## TO DO
Reproduce the text of all the items below word for word, omitting the pictures.
::: DATA LISTING :::
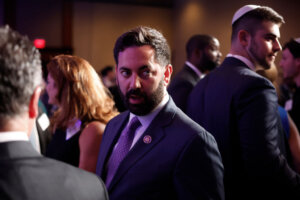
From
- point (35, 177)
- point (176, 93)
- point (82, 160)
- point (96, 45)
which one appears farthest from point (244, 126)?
point (96, 45)

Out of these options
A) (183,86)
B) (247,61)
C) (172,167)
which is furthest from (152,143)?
(183,86)

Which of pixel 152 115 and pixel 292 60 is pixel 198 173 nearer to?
pixel 152 115

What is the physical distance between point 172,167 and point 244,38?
1092mm

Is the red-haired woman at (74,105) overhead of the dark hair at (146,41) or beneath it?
beneath

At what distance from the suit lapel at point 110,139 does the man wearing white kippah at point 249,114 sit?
22.3 inches

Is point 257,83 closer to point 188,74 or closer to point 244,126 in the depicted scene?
point 244,126

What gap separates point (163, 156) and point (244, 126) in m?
0.60

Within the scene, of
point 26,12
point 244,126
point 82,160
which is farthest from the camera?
point 26,12

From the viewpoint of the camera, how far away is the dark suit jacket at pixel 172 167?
4.16 ft

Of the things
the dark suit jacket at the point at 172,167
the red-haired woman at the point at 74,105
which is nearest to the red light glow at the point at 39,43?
the red-haired woman at the point at 74,105

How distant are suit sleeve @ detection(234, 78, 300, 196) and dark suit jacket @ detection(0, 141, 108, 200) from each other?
1.04m

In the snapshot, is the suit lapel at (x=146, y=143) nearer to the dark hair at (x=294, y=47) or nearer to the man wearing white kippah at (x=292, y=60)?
the man wearing white kippah at (x=292, y=60)

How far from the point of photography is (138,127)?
1.56 metres

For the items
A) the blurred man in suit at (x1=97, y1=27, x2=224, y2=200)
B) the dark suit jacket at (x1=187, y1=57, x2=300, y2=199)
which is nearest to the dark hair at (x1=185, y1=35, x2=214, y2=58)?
the dark suit jacket at (x1=187, y1=57, x2=300, y2=199)
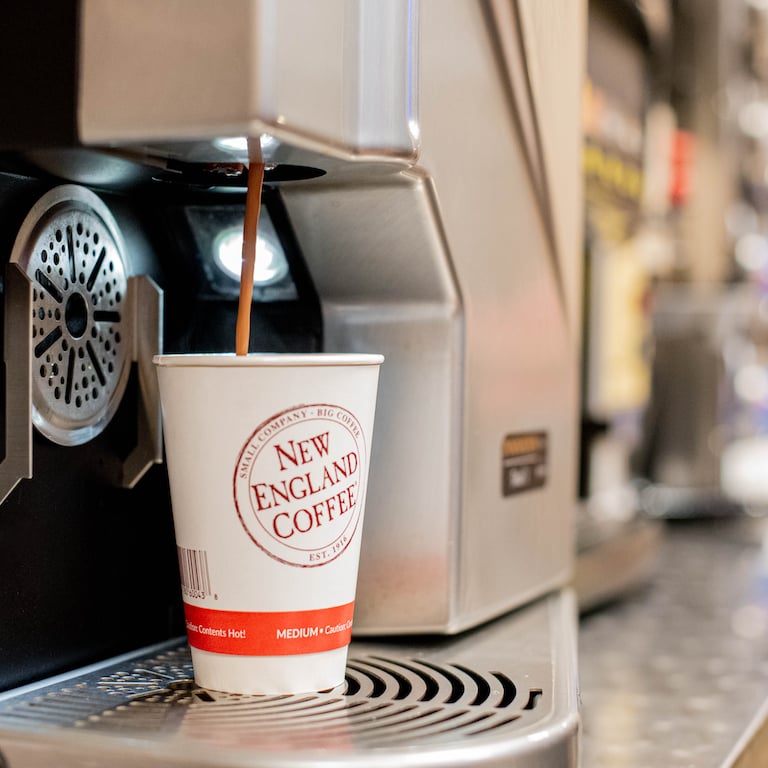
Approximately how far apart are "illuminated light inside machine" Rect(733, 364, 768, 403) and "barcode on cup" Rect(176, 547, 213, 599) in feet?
5.39

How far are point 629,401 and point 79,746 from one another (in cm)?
126

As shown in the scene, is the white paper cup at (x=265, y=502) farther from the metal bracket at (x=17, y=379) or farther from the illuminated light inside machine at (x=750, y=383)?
the illuminated light inside machine at (x=750, y=383)

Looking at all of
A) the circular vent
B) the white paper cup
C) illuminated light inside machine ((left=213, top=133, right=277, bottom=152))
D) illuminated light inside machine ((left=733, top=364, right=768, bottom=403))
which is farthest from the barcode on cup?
illuminated light inside machine ((left=733, top=364, right=768, bottom=403))

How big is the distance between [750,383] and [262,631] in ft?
5.93

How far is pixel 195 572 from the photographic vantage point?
2.02 feet

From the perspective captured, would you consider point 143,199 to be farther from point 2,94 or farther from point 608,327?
point 608,327

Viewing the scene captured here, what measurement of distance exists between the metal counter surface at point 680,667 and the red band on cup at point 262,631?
0.22 m

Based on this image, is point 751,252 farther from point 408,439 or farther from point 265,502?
point 265,502

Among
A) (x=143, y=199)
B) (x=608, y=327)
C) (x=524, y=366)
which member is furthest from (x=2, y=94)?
(x=608, y=327)

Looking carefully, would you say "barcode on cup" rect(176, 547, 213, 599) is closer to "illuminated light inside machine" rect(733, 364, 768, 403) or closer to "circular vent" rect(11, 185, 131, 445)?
"circular vent" rect(11, 185, 131, 445)

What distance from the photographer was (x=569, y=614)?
0.89 metres

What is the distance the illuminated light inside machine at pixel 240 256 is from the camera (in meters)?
0.73

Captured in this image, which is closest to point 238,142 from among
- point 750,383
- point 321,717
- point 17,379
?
point 17,379

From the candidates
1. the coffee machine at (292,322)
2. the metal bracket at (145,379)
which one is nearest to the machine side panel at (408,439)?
the coffee machine at (292,322)
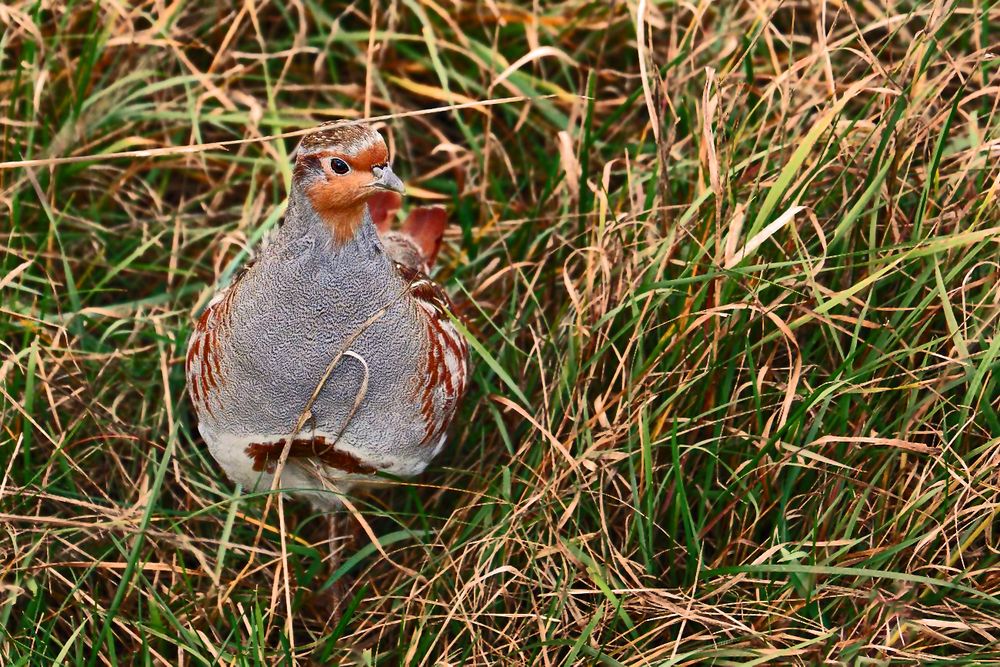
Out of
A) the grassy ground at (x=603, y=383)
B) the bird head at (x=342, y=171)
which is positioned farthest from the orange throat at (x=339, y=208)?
the grassy ground at (x=603, y=383)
:::
## RESULT OF THIS TASK
From
- point (35, 177)
- point (176, 93)
- point (82, 160)
- point (96, 45)
which one appears farthest from point (244, 126)?
point (96, 45)

Out of these options
A) (183,86)
B) (247,61)
C) (172,167)
which is furthest from (152,143)?
(183,86)

Which of pixel 152 115 and pixel 292 60 is pixel 198 173 nearer to?
pixel 152 115

What is the physical distance between point 172,167 and point 244,38?
1092mm

Is the red-haired woman at (74,105) overhead of the dark hair at (146,41) or beneath it?
beneath

At what distance from the suit lapel at point 110,139 does the man wearing white kippah at point 249,114 sit?
22.3 inches

Is point 257,83 closer to point 188,74 or closer to point 244,126 in the depicted scene?
point 244,126

What gap separates point (163, 156) and point (244, 126) in m?
0.60

Within the scene, of
point 26,12
point 244,126
point 82,160
which is farthest from the camera?
point 26,12

From the viewpoint of the camera, how far away is the dark suit jacket at pixel 172 167?
4.16 ft

Of the things
the dark suit jacket at the point at 172,167
the red-haired woman at the point at 74,105
which is nearest to the red light glow at the point at 39,43?
the red-haired woman at the point at 74,105

How distant are suit sleeve @ detection(234, 78, 300, 196) and dark suit jacket @ detection(0, 141, 108, 200) from each other?
1.04m

In the snapshot, is the suit lapel at (x=146, y=143) nearer to the dark hair at (x=294, y=47) or nearer to the man wearing white kippah at (x=292, y=60)?
the man wearing white kippah at (x=292, y=60)

How far from the point of photography is (138,127)?
1.56 metres

For the items
A) the blurred man in suit at (x1=97, y1=27, x2=224, y2=200)
B) the dark suit jacket at (x1=187, y1=57, x2=300, y2=199)
which is nearest to the dark hair at (x1=185, y1=35, x2=214, y2=58)?
the dark suit jacket at (x1=187, y1=57, x2=300, y2=199)
Approximately how far apart are "illuminated light inside machine" Rect(733, 364, 768, 403) and "barcode on cup" Rect(176, 547, 213, 599) in feet?
5.39

How far are point 629,401 and point 79,746 from one another (in cm)?
126

As shown in the scene, is the white paper cup at (x=265, y=502) farther from the metal bracket at (x=17, y=379) or farther from the illuminated light inside machine at (x=750, y=383)?
the illuminated light inside machine at (x=750, y=383)

Looking at all of
A) the circular vent
B) the white paper cup
C) illuminated light inside machine ((left=213, top=133, right=277, bottom=152))
D) illuminated light inside machine ((left=733, top=364, right=768, bottom=403))
which is farthest from the barcode on cup?
illuminated light inside machine ((left=733, top=364, right=768, bottom=403))

How big is the distance between [750,383] and [262,631] in ft?
5.93

How far is pixel 195 572 from the photographic vantage point?
2.02 feet

From the perspective captured, would you consider point 143,199 to be farther from point 2,94 or farther from point 608,327?
point 608,327

Viewing the scene captured here, what measurement of distance exists between the metal counter surface at point 680,667 and the red band on cup at point 262,631?
0.22 m

Based on this image, is point 751,252 farther from point 408,439 or farther from point 265,502?
point 265,502

Among
A) (x=143, y=199)
B) (x=608, y=327)
C) (x=524, y=366)
which member is furthest from (x=2, y=94)?
(x=608, y=327)

Looking carefully, would you say "barcode on cup" rect(176, 547, 213, 599) is closer to "illuminated light inside machine" rect(733, 364, 768, 403) or closer to "circular vent" rect(11, 185, 131, 445)?
"circular vent" rect(11, 185, 131, 445)

What distance from the photographer was (x=569, y=614)?
0.89 metres

What is the distance the illuminated light inside machine at pixel 240 256 is from the camera (in meters)?
0.73

Captured in this image, which is closest to point 238,142 from among
- point 750,383
- point 321,717
- point 17,379
?
point 17,379

From the candidates
1. the coffee machine at (292,322)
2. the metal bracket at (145,379)
which one is nearest to the machine side panel at (408,439)?
the coffee machine at (292,322)
Out of
A) the grassy ground at (x=603, y=383)
B) the bird head at (x=342, y=171)
which is positioned farthest from the orange throat at (x=339, y=208)?
the grassy ground at (x=603, y=383)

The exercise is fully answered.